`matchzoo`¶

Subpackages¶

Submodules¶

matchzoo.version

Package Contents¶

matchzoo.USER_DIR¶

matchzoo.USER_DATA_DIR¶

matchzoo.USER_TUNED_MODELS_DIR¶

matchzoo.__version__ = 0.0.1¶

class matchzoo.DataPack(relation:pd.DataFrame, left:pd.DataFrame, right:pd.DataFrame)¶

Bases: object

Matchzoo DataPack data structure, store dataframe and context.

DataPack is a MatchZoo native data structure that most MatchZoo data handling processes build upon. A DataPack consists of three parts: left, right and relation, each one of is a pandas.DataFrame.

Parameters:	relation – Store the relation between left document and right document use ids. left – Store the content or features for id_left. right – Store the content or features for id_right.

Example

>>> left = [
...     ['qid1', 'query 1'],
...     ['qid2', 'query 2']
... ]
>>> right = [
...     ['did1', 'document 1'],
...     ['did2', 'document 2']
... ]
>>> relation = [['qid1', 'did1', 1], ['qid2', 'did2', 1]]
>>> relation_df = pd.DataFrame(relation)
>>> left = pd.DataFrame(left)
>>> right = pd.DataFrame(right)
>>> dp = DataPack(
...     relation=relation_df,
...     left=left,
...     right=right,
... )
>>> len(dp)
2

class FrameView(data_pack:'DataPack')¶

Bases: object

FrameView.

__getitem__(self, index:typing.Union[int, slice, np.array])¶: Slicer.

__call__(self)¶

Returns:	A full copy. Equivalant to frame[:].

DATA_FILENAME = data.dill¶

has_label¶

True if label column exists, False other wise.

Type:	return

frame¶

View the data pack as a pandas.DataFrame.

Returned data frame is created by merging the left data frame, the right dataframe and the relation data frame. Use [] to access an item or a slice of items.

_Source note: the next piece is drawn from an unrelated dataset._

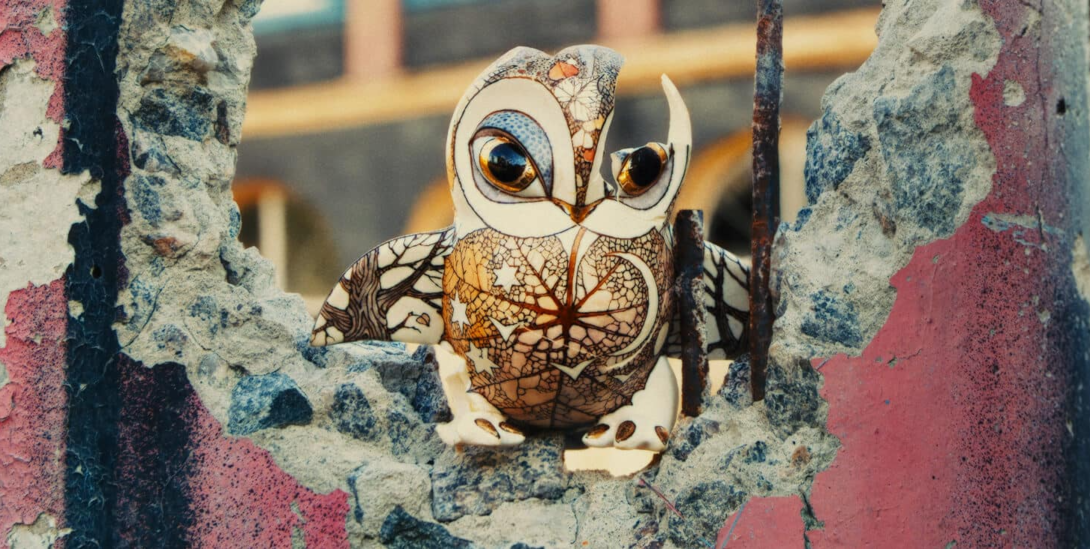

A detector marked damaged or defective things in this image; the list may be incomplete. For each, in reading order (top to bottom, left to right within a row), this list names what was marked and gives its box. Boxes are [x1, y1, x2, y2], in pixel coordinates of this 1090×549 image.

rusty metal rod [675, 210, 710, 416]
rusty metal rod [749, 0, 784, 400]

Returns:	A `matchzoo.DataPack.FrameView` instance.

Example

>>> import matchzoo as mz
>>> data_pack = mz.datasets.toy.load_data()
>>> type(data_pack.frame)
<class 'matchzoo.data_pack.data_pack.DataPack.FrameView'>
>>> frame_slice = data_pack.frame[0:5]
>>> type(frame_slice)
<class 'pandas.core.frame.DataFrame'>
>>> list(frame_slice.columns)
['id_left', 'text_left', 'id_right', 'text_right', 'label']
>>> full_frame = data_pack.frame()
>>> len(full_frame) == len(data_pack)
True

relation¶: relation getter.

left¶: Get left() of DataPack.

right¶: Get right() of DataPack.

__len__(self)¶: Get numer of rows in the class:DataPack object.

unpack(self)¶

Unpack the data for training.

The return value can be directly feed to model.fit or model.fit_generator.

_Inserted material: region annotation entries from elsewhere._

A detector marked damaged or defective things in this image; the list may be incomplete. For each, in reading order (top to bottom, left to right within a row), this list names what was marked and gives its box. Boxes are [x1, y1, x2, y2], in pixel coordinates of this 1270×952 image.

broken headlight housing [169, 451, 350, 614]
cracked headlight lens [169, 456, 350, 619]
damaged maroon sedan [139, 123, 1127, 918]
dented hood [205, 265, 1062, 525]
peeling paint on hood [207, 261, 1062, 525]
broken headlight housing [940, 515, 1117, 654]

Returns:	A tuple of (X, y). y is None if self has no label.

Example

>>> import matchzoo as mz
>>> data_pack = mz.datasets.toy.load_data()
>>> X, y = data_pack.unpack()
>>> type(X)
<class 'dict'>
>>> sorted(X.keys())
['id_left', 'id_right', 'text_left', 'text_right']
>>> type(y)
<class 'numpy.ndarray'>
>>> X, y = data_pack.drop_label().unpack()
>>> type(y)
<class 'NoneType'>

__getitem__(self, index:typing.Union[int, slice, np.array])¶

Get specific item(s) as a new DataPack.

The returned DataPack will be a copy of the subset of the original DataPack.

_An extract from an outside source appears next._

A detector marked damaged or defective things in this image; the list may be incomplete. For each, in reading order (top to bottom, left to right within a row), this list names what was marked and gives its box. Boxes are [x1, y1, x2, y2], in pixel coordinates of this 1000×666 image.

Parameters:	index – Index of the item(s) to get.
Returns:	An instance of `DataPack`.

copy(self)¶

Returns:	A deep copy.

save(self, dirpath:typing.Union[str, Path])¶

Save the DataPack object.

A saved DataPack is represented as a directory with a DataPack object (transformed user input as features and context), it will be saved by pickle.

Parameters:	dirpath – directory path of the saved `DataPack`.

_optional_inplace(func)¶

Decorator that adds inplace key word argument to a method.

Decorate any method that modifies inplace to make that inplace change optional.

shuffle(self)¶

Shuffle the data pack by shuffling the relation column.

Parameters:	inplace – True to modify inplace, False to return a modified copy. (default: False)

Example

>>> import matchzoo as mz
>>> import numpy.random
>>> numpy.random.seed(0)
>>> data_pack = mz.datasets.toy.load_data()
>>> orig_ids = data_pack.relation['id_left']
>>> shuffled = data_pack.shuffle()
>>> (shuffled.relation['id_left'] != orig_ids).any()
True

drop_label(self)¶

Remove label column from the data pack.

Parameters:	inplace – True to modify inplace, False to return a modified copy. (default: False)

Example

>>> import matchzoo as mz
>>> data_pack = mz.datasets.toy.load_data()
>>> data_pack.has_label
True
>>> data_pack.drop_label(inplace=True)
>>> data_pack.has_label
False

append_text_length(self, verbose=1)¶

Append length_left and length_right columns.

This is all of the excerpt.